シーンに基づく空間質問
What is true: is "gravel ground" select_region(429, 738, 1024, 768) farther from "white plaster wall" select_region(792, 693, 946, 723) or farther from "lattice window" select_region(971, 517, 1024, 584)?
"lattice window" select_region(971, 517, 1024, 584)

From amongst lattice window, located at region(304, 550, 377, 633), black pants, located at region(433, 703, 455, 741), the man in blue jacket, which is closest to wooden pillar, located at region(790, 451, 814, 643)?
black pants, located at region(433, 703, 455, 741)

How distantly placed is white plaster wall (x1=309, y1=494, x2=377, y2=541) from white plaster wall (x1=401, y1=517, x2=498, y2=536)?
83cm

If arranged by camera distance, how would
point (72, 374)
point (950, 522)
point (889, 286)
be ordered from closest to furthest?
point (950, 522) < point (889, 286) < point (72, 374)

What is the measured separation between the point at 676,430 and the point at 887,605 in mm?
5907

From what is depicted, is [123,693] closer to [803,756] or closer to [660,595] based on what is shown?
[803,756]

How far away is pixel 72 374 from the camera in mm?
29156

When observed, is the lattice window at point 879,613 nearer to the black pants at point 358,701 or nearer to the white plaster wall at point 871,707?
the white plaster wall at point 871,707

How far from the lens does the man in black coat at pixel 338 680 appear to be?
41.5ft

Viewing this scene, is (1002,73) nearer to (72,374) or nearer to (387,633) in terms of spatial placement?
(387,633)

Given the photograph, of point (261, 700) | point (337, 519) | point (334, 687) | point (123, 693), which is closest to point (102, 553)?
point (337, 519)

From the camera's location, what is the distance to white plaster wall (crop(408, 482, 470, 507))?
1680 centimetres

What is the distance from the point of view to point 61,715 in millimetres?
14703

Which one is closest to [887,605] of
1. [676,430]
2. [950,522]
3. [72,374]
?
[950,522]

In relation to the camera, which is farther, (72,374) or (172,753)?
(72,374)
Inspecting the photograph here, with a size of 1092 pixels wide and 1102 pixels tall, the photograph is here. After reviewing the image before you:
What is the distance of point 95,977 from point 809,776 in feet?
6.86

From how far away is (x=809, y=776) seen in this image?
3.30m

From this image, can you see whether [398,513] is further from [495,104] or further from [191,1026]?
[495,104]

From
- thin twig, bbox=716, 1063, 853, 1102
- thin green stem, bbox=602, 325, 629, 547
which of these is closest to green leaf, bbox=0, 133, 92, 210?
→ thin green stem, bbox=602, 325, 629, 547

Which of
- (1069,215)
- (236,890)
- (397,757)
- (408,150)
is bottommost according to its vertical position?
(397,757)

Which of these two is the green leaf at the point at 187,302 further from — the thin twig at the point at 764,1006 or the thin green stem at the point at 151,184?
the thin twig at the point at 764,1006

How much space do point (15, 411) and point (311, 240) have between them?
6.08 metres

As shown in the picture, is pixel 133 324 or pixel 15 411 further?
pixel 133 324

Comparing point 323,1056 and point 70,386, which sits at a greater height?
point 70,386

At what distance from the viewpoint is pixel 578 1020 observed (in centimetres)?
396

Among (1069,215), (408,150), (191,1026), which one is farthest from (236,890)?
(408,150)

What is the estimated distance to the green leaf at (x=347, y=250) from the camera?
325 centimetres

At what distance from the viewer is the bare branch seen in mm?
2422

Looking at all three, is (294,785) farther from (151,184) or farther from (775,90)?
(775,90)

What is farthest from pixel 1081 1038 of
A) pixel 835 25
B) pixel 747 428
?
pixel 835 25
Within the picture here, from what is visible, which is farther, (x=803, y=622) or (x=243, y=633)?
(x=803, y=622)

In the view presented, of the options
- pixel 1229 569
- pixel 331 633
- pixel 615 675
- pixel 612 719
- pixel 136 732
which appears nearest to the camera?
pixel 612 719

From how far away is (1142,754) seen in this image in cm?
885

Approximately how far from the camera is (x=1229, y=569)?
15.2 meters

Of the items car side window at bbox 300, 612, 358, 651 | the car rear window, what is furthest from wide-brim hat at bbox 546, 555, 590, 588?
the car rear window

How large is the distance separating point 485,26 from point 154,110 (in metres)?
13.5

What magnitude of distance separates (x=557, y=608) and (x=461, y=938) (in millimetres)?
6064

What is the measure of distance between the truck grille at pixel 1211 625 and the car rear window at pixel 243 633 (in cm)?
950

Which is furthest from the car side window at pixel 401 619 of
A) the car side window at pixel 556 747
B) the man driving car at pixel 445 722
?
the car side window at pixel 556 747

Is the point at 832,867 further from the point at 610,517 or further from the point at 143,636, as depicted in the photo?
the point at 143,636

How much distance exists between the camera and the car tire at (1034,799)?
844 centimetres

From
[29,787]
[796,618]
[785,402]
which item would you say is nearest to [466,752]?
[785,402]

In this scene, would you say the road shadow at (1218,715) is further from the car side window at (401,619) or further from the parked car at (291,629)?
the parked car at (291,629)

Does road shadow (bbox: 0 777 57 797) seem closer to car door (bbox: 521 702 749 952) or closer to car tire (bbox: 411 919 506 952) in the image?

## 指示
項目の先頭行から「point (950, 522) <」を含む行まで、両端の行を含めて一字一句変えずに出力してください。

## 以下の結果
What is true: is "gravel ground" select_region(429, 738, 1024, 768) farther from "white plaster wall" select_region(792, 693, 946, 723) or farther from "lattice window" select_region(971, 517, 1024, 584)?
"lattice window" select_region(971, 517, 1024, 584)

From amongst lattice window, located at region(304, 550, 377, 633), black pants, located at region(433, 703, 455, 741), the man in blue jacket, which is closest to wooden pillar, located at region(790, 451, 814, 643)?
black pants, located at region(433, 703, 455, 741)

How distantly placed is white plaster wall (x1=309, y1=494, x2=377, y2=541) from white plaster wall (x1=401, y1=517, x2=498, y2=536)?
83cm

If arranged by camera distance, how would
point (72, 374)
point (950, 522)
point (889, 286)
be ordered from closest to furthest?
point (950, 522) < point (889, 286) < point (72, 374)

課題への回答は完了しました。